DOCUMENT PASSAGE -
For the vast majority of founders looking for how to close a company in India efficiently and at reasonable cost, voluntary strike-off is the starting point, provided the eligibility conditions are met.

Voluntary Strike-Off in India, Eligibility, Law and Practical Checklist

Voluntary strike-off under Section 248 of the Companies Act, 2013 is designed for companies that have ceased operations and have no outstanding obligations. The Registrar may, on an application by the company or on its own motion, remove the name of a company from the Register of Companies. The accompanying Rules (2016) set out the documentary requirements and the Form STK-2 filing process.

Eligibility Checklist

Before filing, confirm that the company satisfies every one of the following conditions:

  • Inactivity period. The company has not commenced business or has not carried on any business or operations for a period of two immediately preceding financial years.
  • No pending liabilities. All liabilities of the company have been extinguished or adequately provided for. This includes trade creditors, statutory dues (GST, TDS, income tax, PF/ESIC), employee claims and any contingent liabilities.
  • Filed annual returns. All overdue annual returns and financial statements have been filed up to the end of the financial year in which the company ceased to carry on its business or operations, or up to the date of application, depending on the ROC’s interpretation.
  • No proceedings pending. No application, suit or proceeding is pending before any court or tribunal against the company at the time of application.

LISTED ENTRIES -
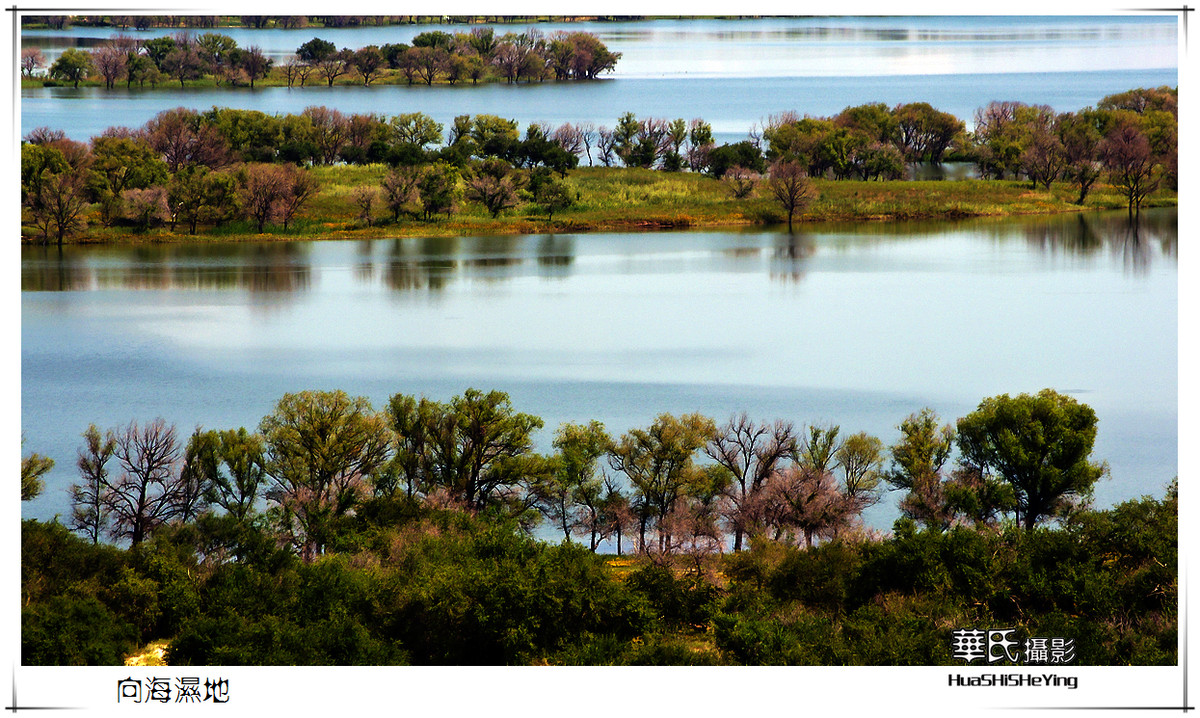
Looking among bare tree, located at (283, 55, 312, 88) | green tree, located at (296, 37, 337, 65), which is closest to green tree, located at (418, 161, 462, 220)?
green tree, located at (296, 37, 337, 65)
...
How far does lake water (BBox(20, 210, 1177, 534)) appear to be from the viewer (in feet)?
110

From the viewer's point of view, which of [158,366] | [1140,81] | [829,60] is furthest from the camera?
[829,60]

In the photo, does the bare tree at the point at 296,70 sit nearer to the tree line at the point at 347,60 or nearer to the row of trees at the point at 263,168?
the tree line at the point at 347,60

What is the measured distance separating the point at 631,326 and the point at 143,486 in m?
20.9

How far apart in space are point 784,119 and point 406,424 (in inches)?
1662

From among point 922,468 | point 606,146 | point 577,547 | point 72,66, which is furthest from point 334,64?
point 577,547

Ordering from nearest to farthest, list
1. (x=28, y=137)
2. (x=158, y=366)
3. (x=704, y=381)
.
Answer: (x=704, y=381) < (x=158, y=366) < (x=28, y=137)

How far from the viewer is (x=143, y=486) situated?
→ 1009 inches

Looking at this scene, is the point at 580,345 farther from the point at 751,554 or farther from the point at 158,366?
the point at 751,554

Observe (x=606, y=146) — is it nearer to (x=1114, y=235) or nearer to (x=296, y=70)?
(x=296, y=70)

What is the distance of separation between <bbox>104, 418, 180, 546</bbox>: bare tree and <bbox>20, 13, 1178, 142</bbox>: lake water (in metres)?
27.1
---
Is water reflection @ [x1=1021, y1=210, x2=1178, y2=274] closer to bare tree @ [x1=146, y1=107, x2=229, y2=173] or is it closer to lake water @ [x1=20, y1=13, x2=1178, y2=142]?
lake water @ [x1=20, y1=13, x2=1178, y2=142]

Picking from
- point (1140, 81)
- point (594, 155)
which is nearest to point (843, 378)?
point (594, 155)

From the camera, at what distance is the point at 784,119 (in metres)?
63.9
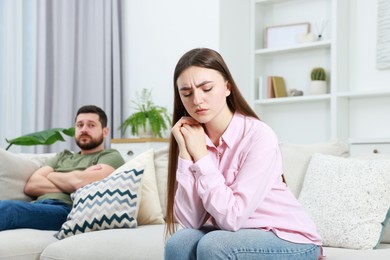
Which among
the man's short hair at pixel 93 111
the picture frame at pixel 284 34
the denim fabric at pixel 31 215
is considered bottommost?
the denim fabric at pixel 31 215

SHORT EXERCISE -
Extend the passage on voluntary company strike-off in India, picking up right after its final eligibility item.

ANSWER TO THIS PROBLEM -
  • Board and member approval. A special resolution has been passed by the members (or consent of at least 75 per cent of members in terms of paid-up share capital) authorising the application for strike-off.
  • Director consent. An indemnity bond in Form STK-3 has been executed by every director, and an affidavit in Form STK-4 has been sworn by every director.

Documents to Prepare

The MCA Instruction Kit for Form STK-2 specifies the following attachments, all of which must be uploaded digitally through the MCA portal:

  • Statement of accounts (not older than 30 days from the date of application), showing nil assets and nil liabilities, or showing that all liabilities have been extinguished.
  • Indemnity bond in Form STK-3 duly notarised, executed by every director of the company.
  • Affidavit in Form STK-4 sworn by every director.
  • Copy of the special resolution or members’ consent (as applicable).
  • Copy of the board resolution authorising the making of the application.
  • A statement of accounts made up to a date not earlier than 30 days before the date of application.
  • No-objection certificate from the relevant regulatory authority (if the company is regulated, for example, an NBFC registered with the RBI).

When the ROC May Object

The Registrar of Companies retains discretion to refuse the strike-off application if there are pending returns, unpaid statutory dues, discrepancies in accounts, or if a creditor or stakeholder files an objection during the mandatory 30-day public notice period. Industry observers expect that C‑PACE processing in 2026 has made this scrutiny more granular, with automated flags for GST and income tax mismatches drawn from linked government databases.

Step-by-Step STK-2 Filing on MCA V3 / C‑PACE, How to Close a PVT Ltd Company Online

The STK-2 filing process is conducted entirely online through the MCA portal. Below is the exact sequence of steps, drawn from the MCA Instruction Kit for Form STK-2.

  1. Pass a board resolution. Convene a board meeting and pass a resolution authorising the company to apply for removal of its name from the Register. Minute the resolution properly.
  2. Obtain a special resolution of members. Hold an extraordinary general meeting (or circulate a written resolution) and obtain a special resolution, a 75 per cent supermajority, approving the strike-off application. File the special resolution with the ROC in Form MGT-14 within 30 days.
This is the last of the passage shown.